The emptiness inside: Finding gaps, valleys, and lacunae with geometric data analysis
Auteurs : Gabriella Contardo, David W. Hogg, Jason A. S. Hunt, Joshua E. G. Peek, Yen-Chi Chen
Résumé : Discoveries of gaps in data have been important in astrophysics. For example, there are kinematic gaps opened by resonances in dynamical systems, or exoplanets of a certain radius that are empirically rare. A gap in a data set is a kind of anomaly, but in an unusual sense: Instead of being a single outlier data point, situated far from other data points, it is a region of the space, or a set of points, that is anomalous compared to its surroundings. Gaps are both interesting and hard to find and characterize, especially when they have non-trivial shapes. We present methods to address this problem.

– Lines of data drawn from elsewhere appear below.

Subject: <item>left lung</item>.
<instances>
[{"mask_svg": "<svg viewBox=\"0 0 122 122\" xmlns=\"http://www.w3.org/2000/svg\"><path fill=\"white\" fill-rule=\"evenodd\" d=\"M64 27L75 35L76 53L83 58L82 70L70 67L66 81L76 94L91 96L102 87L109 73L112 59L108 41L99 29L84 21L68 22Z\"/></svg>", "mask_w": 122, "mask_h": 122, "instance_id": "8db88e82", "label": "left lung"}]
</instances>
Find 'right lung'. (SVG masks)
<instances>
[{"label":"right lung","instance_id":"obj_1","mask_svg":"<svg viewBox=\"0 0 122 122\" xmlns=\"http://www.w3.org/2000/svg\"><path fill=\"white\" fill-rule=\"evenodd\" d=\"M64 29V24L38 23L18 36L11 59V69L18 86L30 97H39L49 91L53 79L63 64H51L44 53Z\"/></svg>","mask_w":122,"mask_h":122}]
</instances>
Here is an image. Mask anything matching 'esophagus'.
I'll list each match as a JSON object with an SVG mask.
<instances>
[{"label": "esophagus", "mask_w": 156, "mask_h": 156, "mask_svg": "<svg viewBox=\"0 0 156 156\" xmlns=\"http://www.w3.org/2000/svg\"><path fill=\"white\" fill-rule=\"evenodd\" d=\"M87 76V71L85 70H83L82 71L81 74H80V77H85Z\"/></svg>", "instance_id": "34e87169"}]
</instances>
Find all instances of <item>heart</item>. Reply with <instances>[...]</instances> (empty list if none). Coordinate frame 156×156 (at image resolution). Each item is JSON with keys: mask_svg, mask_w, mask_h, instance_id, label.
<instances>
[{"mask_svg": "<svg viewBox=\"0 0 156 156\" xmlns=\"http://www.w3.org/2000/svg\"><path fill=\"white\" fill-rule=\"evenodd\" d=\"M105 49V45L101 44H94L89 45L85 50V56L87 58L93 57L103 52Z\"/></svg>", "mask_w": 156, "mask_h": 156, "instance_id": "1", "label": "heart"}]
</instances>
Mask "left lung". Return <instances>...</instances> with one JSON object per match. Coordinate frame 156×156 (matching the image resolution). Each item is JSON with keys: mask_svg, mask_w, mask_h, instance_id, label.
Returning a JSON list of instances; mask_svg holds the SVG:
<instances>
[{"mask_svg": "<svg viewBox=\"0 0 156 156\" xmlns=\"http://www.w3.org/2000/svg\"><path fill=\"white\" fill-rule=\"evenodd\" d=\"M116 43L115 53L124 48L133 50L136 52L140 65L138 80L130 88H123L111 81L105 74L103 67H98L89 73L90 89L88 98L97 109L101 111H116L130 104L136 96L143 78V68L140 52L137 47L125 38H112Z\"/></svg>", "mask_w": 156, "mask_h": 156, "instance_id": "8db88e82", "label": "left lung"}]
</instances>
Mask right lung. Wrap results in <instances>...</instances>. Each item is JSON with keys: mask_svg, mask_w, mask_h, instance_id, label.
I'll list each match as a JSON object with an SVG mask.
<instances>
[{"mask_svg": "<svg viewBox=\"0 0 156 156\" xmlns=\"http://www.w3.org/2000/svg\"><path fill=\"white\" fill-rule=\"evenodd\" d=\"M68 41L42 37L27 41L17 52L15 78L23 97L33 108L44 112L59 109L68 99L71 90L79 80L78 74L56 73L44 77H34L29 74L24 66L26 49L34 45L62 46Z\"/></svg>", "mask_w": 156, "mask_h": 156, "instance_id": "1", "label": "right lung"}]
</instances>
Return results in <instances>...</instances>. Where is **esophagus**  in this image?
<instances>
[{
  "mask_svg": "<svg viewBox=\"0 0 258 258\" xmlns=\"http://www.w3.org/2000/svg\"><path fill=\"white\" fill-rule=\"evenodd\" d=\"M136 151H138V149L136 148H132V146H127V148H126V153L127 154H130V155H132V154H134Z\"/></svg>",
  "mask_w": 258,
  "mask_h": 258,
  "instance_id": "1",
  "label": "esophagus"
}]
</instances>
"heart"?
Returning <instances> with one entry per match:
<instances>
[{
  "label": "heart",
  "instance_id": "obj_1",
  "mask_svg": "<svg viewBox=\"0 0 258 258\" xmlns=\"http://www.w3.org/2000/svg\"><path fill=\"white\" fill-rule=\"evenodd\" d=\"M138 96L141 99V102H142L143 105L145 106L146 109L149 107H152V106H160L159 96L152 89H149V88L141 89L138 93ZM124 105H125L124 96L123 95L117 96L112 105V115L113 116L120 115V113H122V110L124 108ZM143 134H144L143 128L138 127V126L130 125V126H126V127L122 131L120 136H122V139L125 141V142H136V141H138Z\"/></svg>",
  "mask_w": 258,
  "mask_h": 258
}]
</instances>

First, we present a methodological approach to identify critical points, a criterion to select the most relevant ones and use those to trace the `valleys' in the density field. We then build on the observed properties of critical points to propose a novel gappiness criterion that can be computed at any point in the data space. This allows us to identify a broader variety of gaps, either by highlighting regions of the data-space that are `gappy' or by selecting data points that lie in local under densities. We also explore methodological ways to make the detected gaps robust to changes in the density estimation and noise in the data. We illustrate our methods on the velocity distribution of nearby stars in the Milky Way disk plane, which exhibits gaps that could originate from different processes. Identifying and characterizing those gaps could help determine their origins.